Gather every line in the items below that contains the string "reflection", and list those lines.

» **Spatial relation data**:
--
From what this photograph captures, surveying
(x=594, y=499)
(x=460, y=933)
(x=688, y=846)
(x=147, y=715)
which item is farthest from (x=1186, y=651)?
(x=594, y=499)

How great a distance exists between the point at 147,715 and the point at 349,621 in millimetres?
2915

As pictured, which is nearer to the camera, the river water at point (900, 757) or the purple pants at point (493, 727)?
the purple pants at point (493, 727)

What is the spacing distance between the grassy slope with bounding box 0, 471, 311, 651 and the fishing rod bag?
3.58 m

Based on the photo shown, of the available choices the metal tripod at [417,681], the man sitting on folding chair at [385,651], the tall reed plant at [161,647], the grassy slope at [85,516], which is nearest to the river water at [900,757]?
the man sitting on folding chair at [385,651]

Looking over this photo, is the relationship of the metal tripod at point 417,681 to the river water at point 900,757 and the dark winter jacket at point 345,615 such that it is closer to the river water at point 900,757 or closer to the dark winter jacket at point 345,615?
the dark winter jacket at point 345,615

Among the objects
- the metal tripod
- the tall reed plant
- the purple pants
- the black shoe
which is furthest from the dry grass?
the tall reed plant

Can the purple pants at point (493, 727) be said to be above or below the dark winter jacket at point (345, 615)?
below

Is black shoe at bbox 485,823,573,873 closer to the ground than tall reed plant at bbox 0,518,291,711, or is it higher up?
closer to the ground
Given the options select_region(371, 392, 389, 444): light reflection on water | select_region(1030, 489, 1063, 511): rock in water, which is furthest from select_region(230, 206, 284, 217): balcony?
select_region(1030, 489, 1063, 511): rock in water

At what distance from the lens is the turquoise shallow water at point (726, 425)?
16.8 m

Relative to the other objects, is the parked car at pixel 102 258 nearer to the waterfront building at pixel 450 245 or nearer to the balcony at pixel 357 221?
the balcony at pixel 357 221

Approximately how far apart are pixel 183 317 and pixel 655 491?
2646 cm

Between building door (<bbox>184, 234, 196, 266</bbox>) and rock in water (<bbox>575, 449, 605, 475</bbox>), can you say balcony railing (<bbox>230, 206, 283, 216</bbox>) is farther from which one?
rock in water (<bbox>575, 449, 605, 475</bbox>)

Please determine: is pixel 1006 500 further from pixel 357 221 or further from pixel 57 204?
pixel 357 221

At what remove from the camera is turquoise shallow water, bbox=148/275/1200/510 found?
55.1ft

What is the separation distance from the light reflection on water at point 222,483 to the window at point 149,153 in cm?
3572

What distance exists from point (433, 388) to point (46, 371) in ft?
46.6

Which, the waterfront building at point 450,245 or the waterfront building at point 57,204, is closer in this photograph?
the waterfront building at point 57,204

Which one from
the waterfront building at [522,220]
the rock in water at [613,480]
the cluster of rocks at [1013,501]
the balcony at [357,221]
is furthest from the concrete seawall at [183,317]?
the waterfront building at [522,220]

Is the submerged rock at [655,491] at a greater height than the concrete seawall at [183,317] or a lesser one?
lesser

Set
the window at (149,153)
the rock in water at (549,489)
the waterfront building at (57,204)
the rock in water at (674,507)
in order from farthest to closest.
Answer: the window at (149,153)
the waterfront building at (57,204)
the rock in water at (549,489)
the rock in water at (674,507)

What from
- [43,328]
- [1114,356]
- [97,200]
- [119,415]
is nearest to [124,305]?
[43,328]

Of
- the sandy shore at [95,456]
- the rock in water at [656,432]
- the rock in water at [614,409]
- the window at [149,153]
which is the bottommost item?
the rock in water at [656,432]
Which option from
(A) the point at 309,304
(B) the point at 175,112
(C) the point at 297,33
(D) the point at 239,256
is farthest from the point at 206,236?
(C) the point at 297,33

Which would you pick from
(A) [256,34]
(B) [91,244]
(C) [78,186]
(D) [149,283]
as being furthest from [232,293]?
--
» **Result of this task**:
Given the options select_region(371, 392, 389, 444): light reflection on water | select_region(1030, 489, 1063, 511): rock in water, which is furthest from select_region(230, 206, 284, 217): balcony?
What is the separation distance from the light reflection on water at point 222,483 to the window at point 149,153 in cm?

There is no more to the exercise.